Our study of 158 patients (Table 1) revealed that, for the three-year period, 14,508 units of packed red cell units were ordered and 9,530 units were received (Figure 1), that is, 34% of demanded units were not supplied. The blood supply shortage worsens the predicament of patients with thalassemia. In a report from the World Health Organization [19], of the patients who needed a transfusion, only 3% received it in some parts of Africa. In America, almost half of the patients received less than adequate transfusion, and, globally, as low as 12% of children born with TDT were transfused [20,21].

Saved entries:

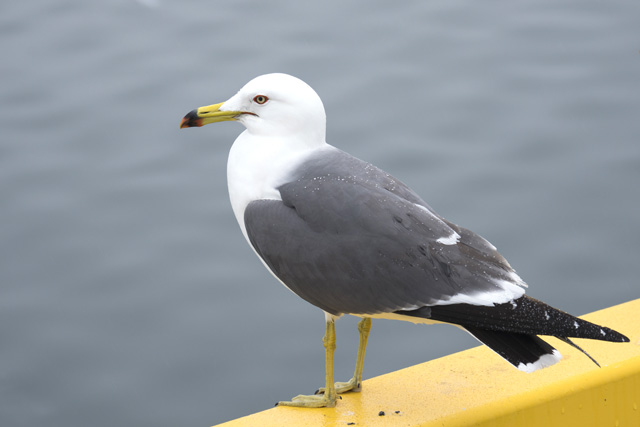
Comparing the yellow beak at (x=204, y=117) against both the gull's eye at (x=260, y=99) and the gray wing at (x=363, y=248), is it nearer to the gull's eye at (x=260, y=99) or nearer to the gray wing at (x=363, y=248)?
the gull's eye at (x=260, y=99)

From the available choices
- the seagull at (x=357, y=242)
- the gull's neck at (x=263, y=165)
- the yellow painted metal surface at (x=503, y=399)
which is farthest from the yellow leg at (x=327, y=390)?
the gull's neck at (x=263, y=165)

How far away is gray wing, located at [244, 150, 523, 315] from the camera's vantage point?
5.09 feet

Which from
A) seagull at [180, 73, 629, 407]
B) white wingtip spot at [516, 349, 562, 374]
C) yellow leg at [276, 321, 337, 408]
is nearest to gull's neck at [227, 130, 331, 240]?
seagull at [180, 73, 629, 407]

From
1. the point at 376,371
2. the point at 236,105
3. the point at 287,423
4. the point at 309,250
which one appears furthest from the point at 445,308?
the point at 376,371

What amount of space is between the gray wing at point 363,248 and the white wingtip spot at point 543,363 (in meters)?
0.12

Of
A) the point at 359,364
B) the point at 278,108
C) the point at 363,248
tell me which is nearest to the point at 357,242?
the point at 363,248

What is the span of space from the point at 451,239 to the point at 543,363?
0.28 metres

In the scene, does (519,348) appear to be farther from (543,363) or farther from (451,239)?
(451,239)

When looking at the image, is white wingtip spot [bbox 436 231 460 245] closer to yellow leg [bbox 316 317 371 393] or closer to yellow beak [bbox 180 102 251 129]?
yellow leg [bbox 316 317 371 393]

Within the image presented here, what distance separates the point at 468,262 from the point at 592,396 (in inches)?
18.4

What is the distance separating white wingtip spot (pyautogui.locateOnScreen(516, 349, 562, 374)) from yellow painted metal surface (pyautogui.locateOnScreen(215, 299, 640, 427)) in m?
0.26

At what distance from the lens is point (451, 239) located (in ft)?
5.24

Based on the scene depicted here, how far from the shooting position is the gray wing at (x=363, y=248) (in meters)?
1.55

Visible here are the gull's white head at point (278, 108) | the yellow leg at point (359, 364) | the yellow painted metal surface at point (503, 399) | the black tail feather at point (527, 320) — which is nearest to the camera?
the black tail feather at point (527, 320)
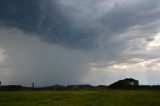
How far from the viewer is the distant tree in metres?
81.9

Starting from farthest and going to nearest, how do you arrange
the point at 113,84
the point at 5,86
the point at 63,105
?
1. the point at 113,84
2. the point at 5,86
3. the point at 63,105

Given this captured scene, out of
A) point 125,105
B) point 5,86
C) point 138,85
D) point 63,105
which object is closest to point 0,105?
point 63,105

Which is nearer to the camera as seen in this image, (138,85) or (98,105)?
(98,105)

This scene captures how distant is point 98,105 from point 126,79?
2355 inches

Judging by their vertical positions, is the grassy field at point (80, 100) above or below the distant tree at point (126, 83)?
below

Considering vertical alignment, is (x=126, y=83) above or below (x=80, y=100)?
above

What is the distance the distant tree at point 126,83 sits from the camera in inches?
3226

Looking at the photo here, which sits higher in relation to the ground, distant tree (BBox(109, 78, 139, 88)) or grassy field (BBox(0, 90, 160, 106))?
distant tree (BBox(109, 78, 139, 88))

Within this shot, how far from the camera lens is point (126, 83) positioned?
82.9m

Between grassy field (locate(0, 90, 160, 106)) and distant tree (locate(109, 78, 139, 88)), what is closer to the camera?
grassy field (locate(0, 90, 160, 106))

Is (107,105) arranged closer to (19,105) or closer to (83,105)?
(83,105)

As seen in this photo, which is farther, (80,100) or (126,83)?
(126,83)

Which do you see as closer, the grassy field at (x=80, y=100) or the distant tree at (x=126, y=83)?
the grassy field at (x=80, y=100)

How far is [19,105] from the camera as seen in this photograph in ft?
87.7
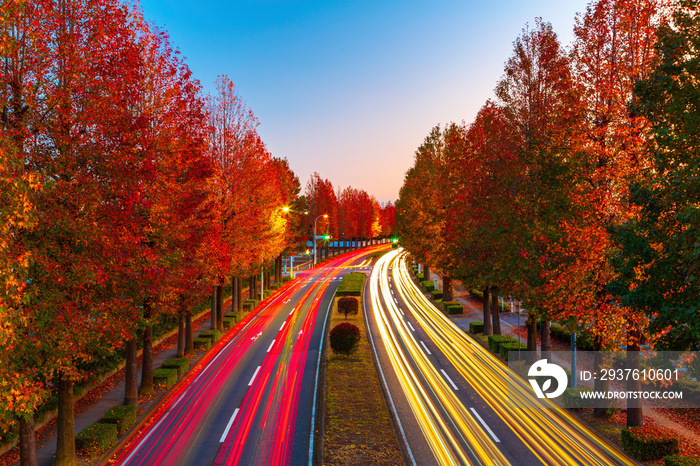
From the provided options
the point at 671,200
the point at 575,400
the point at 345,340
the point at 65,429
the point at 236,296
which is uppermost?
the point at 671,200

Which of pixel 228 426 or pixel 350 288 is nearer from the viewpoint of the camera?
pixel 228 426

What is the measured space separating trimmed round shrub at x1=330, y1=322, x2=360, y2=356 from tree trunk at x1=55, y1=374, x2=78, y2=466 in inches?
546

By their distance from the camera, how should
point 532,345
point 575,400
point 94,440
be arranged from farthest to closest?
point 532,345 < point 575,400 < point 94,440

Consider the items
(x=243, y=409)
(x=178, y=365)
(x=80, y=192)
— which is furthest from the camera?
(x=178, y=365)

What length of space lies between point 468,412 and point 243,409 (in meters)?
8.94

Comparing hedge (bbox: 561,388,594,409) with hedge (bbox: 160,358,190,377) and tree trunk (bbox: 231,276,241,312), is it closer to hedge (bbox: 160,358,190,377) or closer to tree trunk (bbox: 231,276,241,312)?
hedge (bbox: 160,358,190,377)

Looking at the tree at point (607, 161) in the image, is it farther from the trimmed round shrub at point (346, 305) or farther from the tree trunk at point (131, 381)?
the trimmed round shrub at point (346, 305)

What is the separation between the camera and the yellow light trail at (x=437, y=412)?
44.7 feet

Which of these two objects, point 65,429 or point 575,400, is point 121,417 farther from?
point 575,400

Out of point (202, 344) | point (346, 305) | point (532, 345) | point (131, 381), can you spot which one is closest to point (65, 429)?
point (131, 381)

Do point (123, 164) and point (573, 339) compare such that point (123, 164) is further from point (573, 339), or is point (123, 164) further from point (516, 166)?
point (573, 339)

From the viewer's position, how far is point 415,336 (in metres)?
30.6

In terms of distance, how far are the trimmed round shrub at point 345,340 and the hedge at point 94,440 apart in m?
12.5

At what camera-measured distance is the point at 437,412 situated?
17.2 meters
* * *
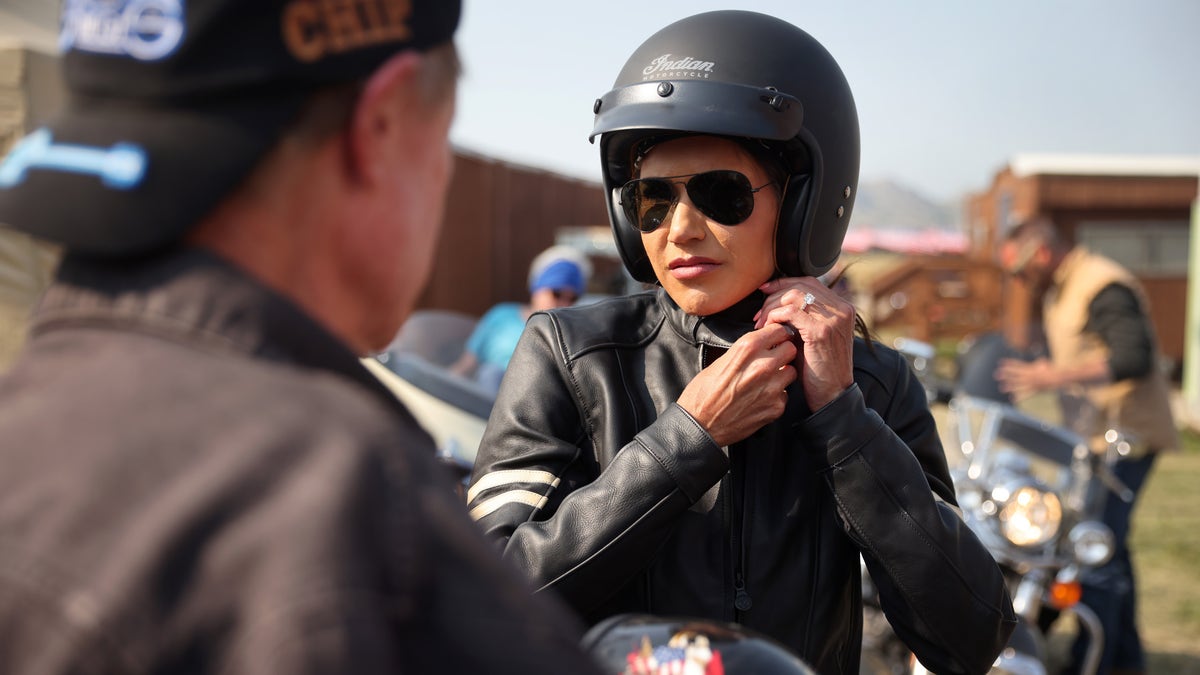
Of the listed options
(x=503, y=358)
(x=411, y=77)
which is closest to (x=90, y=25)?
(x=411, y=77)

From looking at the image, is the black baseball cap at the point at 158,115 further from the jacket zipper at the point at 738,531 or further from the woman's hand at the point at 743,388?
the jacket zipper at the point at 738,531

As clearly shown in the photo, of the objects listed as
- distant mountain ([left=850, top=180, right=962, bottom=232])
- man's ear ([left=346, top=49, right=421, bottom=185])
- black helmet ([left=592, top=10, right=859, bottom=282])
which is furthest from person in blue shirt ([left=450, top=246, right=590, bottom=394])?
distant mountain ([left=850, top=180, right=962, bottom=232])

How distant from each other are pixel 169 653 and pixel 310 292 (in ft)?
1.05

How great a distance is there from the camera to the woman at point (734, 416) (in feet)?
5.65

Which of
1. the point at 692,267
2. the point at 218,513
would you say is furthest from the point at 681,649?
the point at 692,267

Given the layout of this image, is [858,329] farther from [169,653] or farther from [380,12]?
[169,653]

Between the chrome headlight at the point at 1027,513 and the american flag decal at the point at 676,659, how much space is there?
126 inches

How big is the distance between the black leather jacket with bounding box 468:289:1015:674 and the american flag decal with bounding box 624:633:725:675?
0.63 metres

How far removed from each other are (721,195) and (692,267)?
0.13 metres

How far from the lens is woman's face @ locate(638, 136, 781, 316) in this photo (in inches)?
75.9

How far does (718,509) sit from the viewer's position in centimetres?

Task list:
[1] According to the thalassemia transfusion text, what percentage of the demanded red cell units was not supplied over the three-year period?
[2] From the thalassemia transfusion text, return the stretch from "Our study of" through "were transfused [20,21].".

Results:
[1] 34% of demanded units were not supplied.

[2]
Our study of 158 patients (Table 1) revealed that, for the three-year period, 14,508 units of packed red cell units were ordered and 9,530 units were received (Figure 1), that is, 34% of demanded units were not supplied. The blood supply shortage worsens the predicament of patients with thalassemia. In a report from the World Health Organization [19], of the patients who needed a transfusion, only 3% received it in some parts of Africa. In America, almost half of the patients received less than adequate transfusion, and, globally, as low as 12% of children born with TDT were transfused [20,21].